Afterwards Botts solicited comments.  Outspoken curmudgeon Herb Read said the product was improvement over a previous cut but still lacked material about the origins of the dunes and details about the role Save the Dunes Council played in bringing about the creation of the Indiana Dunes National Lakeshore.  Twice Botts tried to move on to someone else, but that only seemed to spur him on to continue the diatribe.  Clearly suspicious on corporate good will gestures, Read in the film describes how Bethlehem Steel destroyed the central dunes – employing heavy machinery 24 hours a day within ear-shot of his house – before environmentalists could save them.  I recommended including material about the Bailly Alliance, a mass movement that prevented the building of a nuclear power plant on the Lake Michigan shoreline.  In the film former Local 1010 president Mike Olszanski discusses activities of a steelworkers environmental committee - a perfect place to add the material.

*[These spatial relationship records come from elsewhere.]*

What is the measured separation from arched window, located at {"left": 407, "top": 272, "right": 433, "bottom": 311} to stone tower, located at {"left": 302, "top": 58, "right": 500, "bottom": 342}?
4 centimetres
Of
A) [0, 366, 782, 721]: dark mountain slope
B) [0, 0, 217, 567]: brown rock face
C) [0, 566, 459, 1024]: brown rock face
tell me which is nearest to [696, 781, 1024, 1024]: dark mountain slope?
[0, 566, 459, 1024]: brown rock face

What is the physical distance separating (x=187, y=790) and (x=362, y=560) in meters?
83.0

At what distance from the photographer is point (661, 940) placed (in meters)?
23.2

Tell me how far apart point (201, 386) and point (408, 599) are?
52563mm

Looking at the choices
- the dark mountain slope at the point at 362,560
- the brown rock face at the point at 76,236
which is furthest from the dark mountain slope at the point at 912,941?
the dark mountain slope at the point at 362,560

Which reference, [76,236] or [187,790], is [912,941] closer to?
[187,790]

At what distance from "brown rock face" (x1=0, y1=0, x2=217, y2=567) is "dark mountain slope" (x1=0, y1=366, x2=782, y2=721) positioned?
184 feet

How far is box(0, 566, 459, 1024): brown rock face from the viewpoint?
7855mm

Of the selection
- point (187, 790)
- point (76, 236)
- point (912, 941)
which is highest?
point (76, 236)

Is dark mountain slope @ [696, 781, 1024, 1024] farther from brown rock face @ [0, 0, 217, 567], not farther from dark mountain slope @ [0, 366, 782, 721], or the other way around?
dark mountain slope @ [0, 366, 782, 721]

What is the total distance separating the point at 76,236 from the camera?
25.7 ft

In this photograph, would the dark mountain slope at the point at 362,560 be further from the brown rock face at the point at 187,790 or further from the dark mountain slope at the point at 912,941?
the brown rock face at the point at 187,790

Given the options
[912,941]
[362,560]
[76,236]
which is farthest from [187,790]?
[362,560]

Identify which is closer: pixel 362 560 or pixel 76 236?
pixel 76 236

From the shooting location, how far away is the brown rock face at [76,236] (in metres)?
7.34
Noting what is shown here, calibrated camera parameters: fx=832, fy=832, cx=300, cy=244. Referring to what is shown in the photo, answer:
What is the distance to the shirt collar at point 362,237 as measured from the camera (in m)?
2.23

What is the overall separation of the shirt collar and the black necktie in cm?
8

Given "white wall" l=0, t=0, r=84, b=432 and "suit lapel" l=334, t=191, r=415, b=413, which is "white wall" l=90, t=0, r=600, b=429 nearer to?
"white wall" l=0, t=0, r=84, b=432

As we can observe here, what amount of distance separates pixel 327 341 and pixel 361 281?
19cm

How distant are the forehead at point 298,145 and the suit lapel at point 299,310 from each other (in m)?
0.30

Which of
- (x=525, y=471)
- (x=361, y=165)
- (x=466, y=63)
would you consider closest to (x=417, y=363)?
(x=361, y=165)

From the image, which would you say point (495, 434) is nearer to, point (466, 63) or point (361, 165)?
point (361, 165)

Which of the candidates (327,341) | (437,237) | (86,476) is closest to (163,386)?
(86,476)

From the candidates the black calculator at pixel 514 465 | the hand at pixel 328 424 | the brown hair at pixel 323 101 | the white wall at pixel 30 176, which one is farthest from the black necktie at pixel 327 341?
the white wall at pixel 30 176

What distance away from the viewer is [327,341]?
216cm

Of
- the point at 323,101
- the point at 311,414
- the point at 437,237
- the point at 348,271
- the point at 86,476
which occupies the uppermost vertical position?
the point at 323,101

After the show I went looking for Park Ranger Amanda Board and found the IUN grad with a customer in the gift shop.  Despite her new hairstyle and glasses, I recognized her sweet smile and soft voice and we chatted for a few minutes, after which she called me Jimbo, warming my heart.  She said her life was going well and that she hoped for a career with the Park Service.  I once again suggested that she look into Hawaii, where there are numerous national parks.